No-one should be surprised by Mr Trump's announcement that the US will quit the Trans-Pacific Partnership trade deal on his first day in the White House in January.
On the campaign trail he regularly said he was against the deal.
So Asian leaders have had some time to prepare for this news - but that is not to say Mr Trump's decision will not sting.
And it may have lasting economic and political repercussions.
Earlier this year, Singapore's Prime Minister Lee Hsien Loong, speaking at the White House, said that "in terms of America's engagement of the region, you have put a reputation on the line" and warned what may happen to the US should it decide to pull out of the agreement.
"If, at the end, waiting at the altar, the bride doesn't arrive, I think there are people who are going to be very hurt, not just emotionally but really damaged for a long time to come," he said.

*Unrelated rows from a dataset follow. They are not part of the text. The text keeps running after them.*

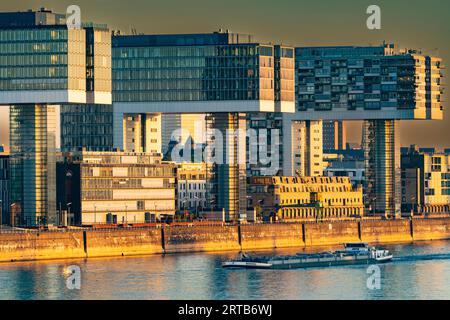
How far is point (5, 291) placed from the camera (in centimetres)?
19875
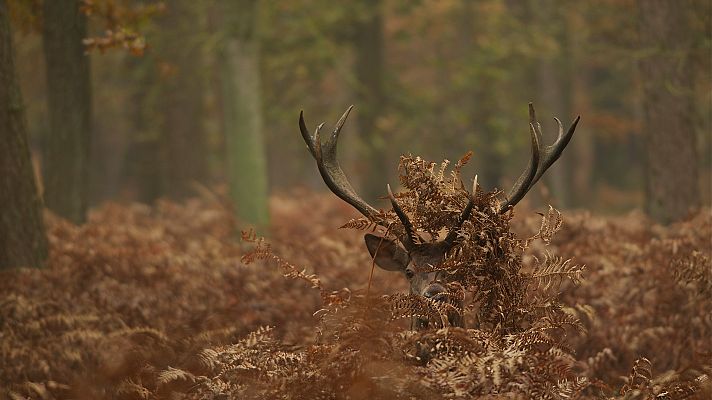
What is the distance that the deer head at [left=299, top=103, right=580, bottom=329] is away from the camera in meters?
5.72

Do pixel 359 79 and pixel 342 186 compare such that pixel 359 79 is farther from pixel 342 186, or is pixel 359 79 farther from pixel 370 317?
pixel 370 317

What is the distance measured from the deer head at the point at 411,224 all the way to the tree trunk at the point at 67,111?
585 cm

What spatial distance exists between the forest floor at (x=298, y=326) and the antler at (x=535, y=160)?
569 mm

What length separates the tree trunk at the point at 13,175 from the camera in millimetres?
8570

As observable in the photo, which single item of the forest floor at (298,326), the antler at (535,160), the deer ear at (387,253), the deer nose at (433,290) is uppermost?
the antler at (535,160)

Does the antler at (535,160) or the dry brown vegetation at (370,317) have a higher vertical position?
the antler at (535,160)

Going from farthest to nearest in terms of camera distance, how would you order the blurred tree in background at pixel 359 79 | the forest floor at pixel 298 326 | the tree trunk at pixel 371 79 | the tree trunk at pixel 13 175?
the tree trunk at pixel 371 79
the blurred tree in background at pixel 359 79
the tree trunk at pixel 13 175
the forest floor at pixel 298 326

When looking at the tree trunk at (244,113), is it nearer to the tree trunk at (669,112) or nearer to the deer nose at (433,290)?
the tree trunk at (669,112)

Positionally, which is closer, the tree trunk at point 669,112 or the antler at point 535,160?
the antler at point 535,160

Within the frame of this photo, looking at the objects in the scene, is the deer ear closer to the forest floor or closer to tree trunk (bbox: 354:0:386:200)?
the forest floor

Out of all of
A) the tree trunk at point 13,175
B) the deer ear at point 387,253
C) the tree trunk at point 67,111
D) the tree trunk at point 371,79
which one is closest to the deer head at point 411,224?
the deer ear at point 387,253

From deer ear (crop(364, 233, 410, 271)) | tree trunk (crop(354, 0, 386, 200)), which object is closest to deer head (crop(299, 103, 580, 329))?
deer ear (crop(364, 233, 410, 271))

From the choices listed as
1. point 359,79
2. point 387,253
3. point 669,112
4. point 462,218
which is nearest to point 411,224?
point 462,218

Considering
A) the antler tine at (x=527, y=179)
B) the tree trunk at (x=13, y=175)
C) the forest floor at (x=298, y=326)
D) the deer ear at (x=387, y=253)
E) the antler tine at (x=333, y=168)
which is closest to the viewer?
the forest floor at (x=298, y=326)
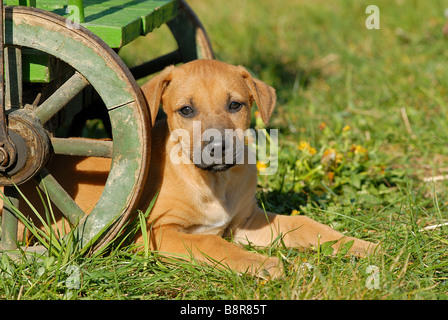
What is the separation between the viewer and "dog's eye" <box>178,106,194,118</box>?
358 cm

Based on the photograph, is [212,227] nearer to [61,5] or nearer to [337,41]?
[61,5]

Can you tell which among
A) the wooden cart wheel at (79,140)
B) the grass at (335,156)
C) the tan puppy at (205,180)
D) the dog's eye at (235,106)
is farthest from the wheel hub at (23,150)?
the dog's eye at (235,106)

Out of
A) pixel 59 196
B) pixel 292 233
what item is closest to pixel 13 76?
pixel 59 196

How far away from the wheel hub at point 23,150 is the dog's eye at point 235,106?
3.79ft

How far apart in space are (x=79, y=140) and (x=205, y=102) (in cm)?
80

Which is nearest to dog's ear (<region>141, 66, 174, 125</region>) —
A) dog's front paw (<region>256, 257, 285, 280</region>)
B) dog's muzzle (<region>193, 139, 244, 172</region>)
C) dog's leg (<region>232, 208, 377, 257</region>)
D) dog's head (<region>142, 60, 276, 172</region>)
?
dog's head (<region>142, 60, 276, 172</region>)

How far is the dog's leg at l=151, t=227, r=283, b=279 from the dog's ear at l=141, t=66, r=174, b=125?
729 mm

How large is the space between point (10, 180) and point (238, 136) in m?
1.33

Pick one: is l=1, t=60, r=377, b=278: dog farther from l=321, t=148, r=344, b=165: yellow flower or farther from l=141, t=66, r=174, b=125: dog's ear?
l=321, t=148, r=344, b=165: yellow flower

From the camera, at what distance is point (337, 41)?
7703mm

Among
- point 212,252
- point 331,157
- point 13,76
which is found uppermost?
point 13,76

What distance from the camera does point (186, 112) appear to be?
141 inches

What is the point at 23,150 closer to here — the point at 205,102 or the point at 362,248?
the point at 205,102

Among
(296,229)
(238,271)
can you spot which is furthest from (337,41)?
(238,271)
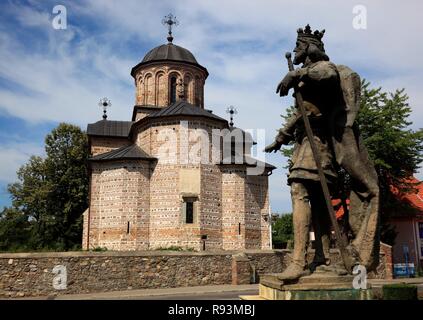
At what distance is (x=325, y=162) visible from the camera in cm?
396

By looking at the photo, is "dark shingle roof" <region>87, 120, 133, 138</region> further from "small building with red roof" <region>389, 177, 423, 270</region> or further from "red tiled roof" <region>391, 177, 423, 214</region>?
"small building with red roof" <region>389, 177, 423, 270</region>

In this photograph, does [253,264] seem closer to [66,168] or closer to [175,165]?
[175,165]

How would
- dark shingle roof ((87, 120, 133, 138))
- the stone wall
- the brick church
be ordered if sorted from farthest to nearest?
dark shingle roof ((87, 120, 133, 138)) < the brick church < the stone wall

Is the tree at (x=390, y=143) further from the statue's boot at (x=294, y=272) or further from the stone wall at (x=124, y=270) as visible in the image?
the statue's boot at (x=294, y=272)

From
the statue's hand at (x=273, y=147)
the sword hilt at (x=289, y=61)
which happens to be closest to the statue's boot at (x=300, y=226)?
the statue's hand at (x=273, y=147)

It is no wonder that Asian countries are annoyed, to say the least. The demise of the TPP is a "major blow" to economic prospects for emerging Asia, as research house Capital Economics puts it.
Seven Asia-Pacific countries had signed up to the deal - Japan, Singapore, Vietnam, Malaysia, New Zealand, Australia and Brunei - along with the US, Canada, Mexico, Chile and Peru.
In simple terms, under the deal, countries would be able to sell their products to one another with low or no tariffs on them.
Tariffs are taxes that nations apply to one another's goods to stop them from becoming too cheap and killing domestic industries. In theory, this would bring down the cost of goods for consumers and allow businesses to access new markets.
But Mr Trump and his supporters say that the TPP hurts American jobs and industry and that the US should sign bilateral trade deals with its partners.
Let's take a look at who stands to lose in Asia from TPP's demise.
Singapore was one of the co-founders of the TPP's predecessor and was a big backer of the deal in the region.
The small island state relies on trade for its economy to grow. It is also home to one of the biggest ports in the region and was hoping to benefit from an increase in services such as shipping and trade financing that it was expecting to see from an increase in regional and global trade.
According to this study by the Petersen Institute, Vietnam was expected to benefit the most from the TPP because it is still a relatively closed economy and through this trade deal it would have gained tariff-free access for its rice, seafood, textiles and low-end manufactured goods.
Some estimates say Vietnam could have enjoyed a 10% boost to its economy by 2025 under the TPP.
According to that same Petersen study, Malaysia's economy could have grown by 5.5% in the same period because of the TPP. Under the deal, it was set to get access to the US for its palm oil exports, but at the same time under the rules of the agreement it had to agree to higher international labour standards.
This then was the central premise of the US-backed TPP: join our party, we'll all get rich together and we'll all abide by international standards. Everybody wins.
In another study, the Petersen Institute has outlined that the TPP would have created a global annual benefit of $295bn (£236bn) for the world economy.
Benefit for China?
Of course projections are simply that and are often optimistic at best. But even if you take the worst case scenario and go with half that amount, that is still a lot of trade.
Some Asian countries have reacted to Mr Trump's announcement by saying that they will go it alone - but frankly without the biggest player at the party, it is hard to see how it will be a meaningful agreement.
There is one country though that could benefit from the death of the TPP.
As my colleague Carrie Gracie writes, China is well placed to step into the US's global footprint with both its regional trade deal alternative - the Regional Comprehensive Economic Partnership deal - and its massive and expensive One Belt One Road initiative, which aims to build roads, ports and highways through much of Asia.
This is typically the role the US has played in the past few decades in Asia through its financial bodies and global institutions.
According to some analysts, China has been playing what some call the "New Great Game" in Asia - a reference to the power rivalry we saw in the 19th century in Central Asia - and will grab any opportunity it can find to increase its influence in the region.
Mr Trump may have just handed Beijing just the chance for which it has been looking.